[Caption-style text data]
##########

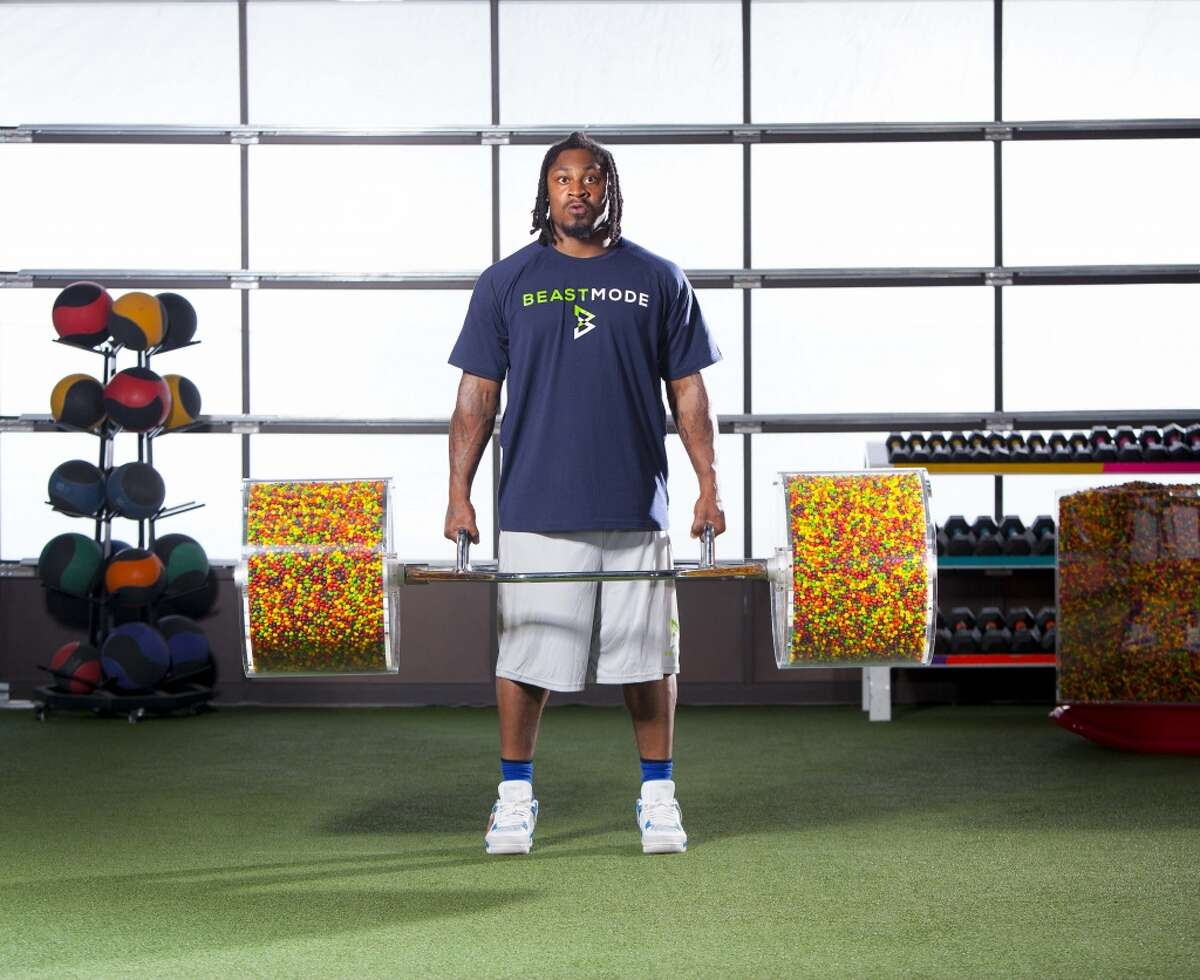 Marshawn Lynch has taken part in ads for Skittles over the years. Here, he lifts a barbell filled with Skittles during a commercial shoot for the candy brand.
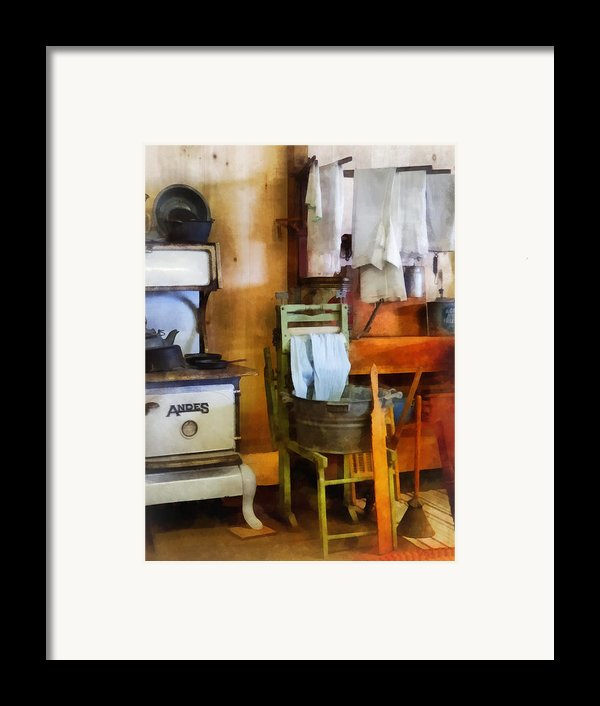 Laundry Drying In Kitchen Framed Print By Susan Savad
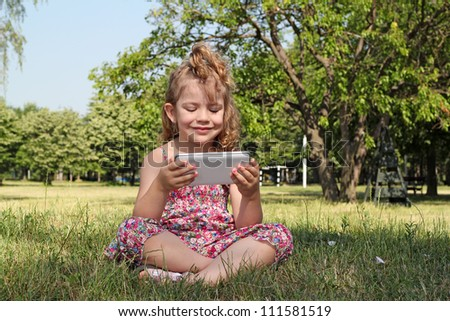 little girl sitting in park and play with tablet pc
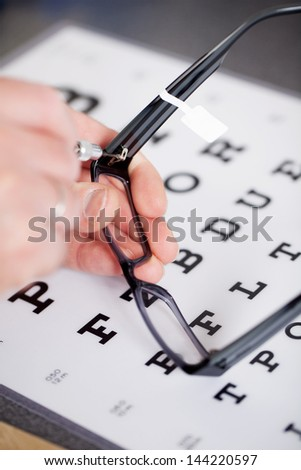 optician fixing frame with snellen chart in background - stock photo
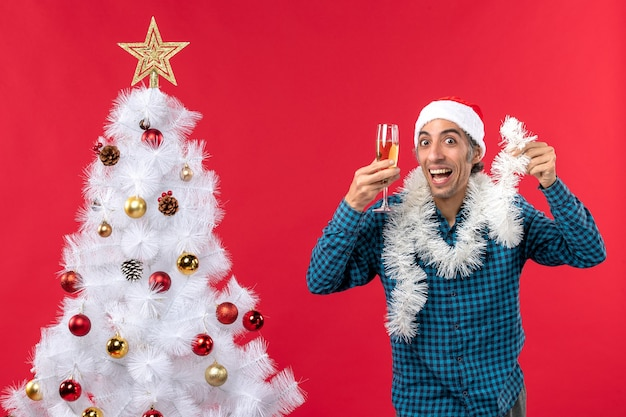 Świąteczny nastrój z szalonym młodym mężczyzną w czapce świętego mikołaja i podnoszącym kieliszek wina wiwatuje w pobliżu choinki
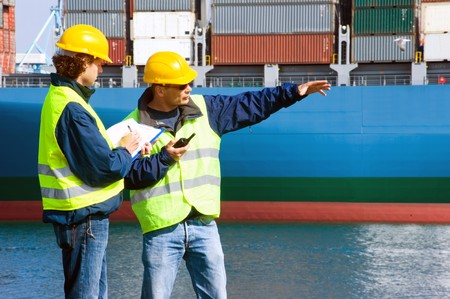 Two Dockers at work in an industrial harbor, giving instructions, and writing them down. photo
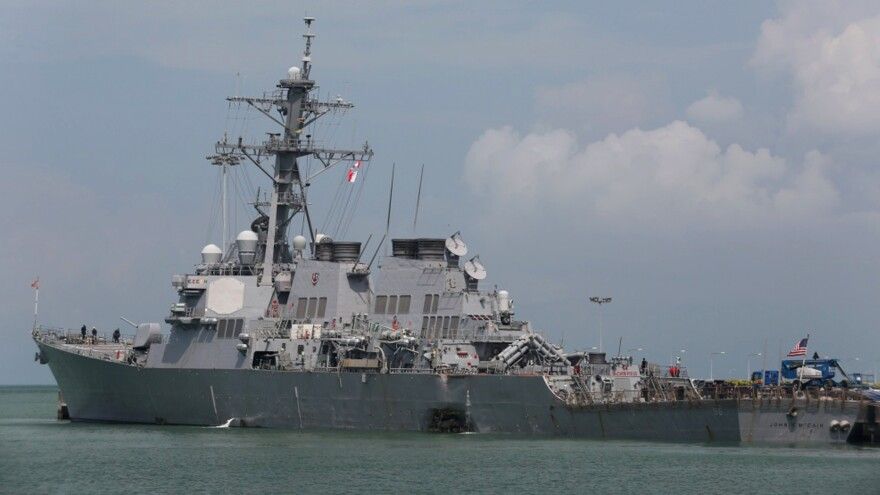 The guided-missile destroyer USS John S. McCain is moored pier side at Changi naval base in Singapore.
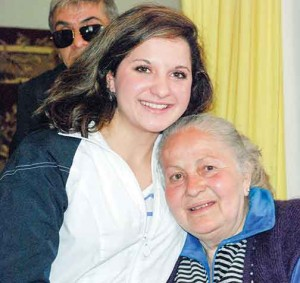 Rhya Stoesz, left, pictured with her biological grandmother in Ukraine in April.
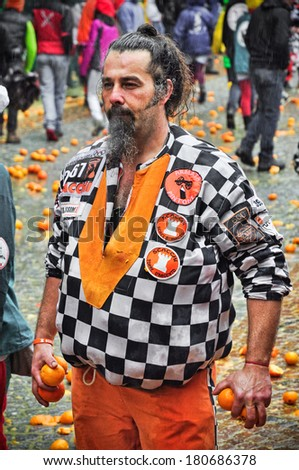 IVREA - MARCH 3: Carnival of Ivrea. The battle of oranges. An unidentified member of Chess team. On March 3, 2014 Ivrea, Italy. - stock photo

##########

*Exercise directions*. Return an exact copy of the data above, apart from any pictures.

*Exercise solution*.
 Marshawn Lynch has taken part in ads for Skittles over the years. Here, he lifts a barbell filled with Skittles during a commercial shoot for the candy brand.
 Laundry Drying In Kitchen Framed Print By Susan Savad
 little girl sitting in park and play with tablet pc
 optician fixing frame with snellen chart in background - stock photo
 Świąteczny nastrój z szalonym młodym mężczyzną w czapce świętego mikołaja i podnoszącym kieliszek wina wiwatuje w pobliżu choinki
 Two Dockers at work in an industrial harbor, giving instructions, and writing them down. photo
 The guided-missile destroyer USS John S. McCain is moored pier side at Changi naval base in Singapore.
 Rhya Stoesz, left, pictured with her biological grandmother in Ukraine in April.
 IVREA - MARCH 3: Carnival of Ivrea. The battle of oranges. An unidentified member of Chess team. On March 3, 2014 Ivrea, Italy. - stock photo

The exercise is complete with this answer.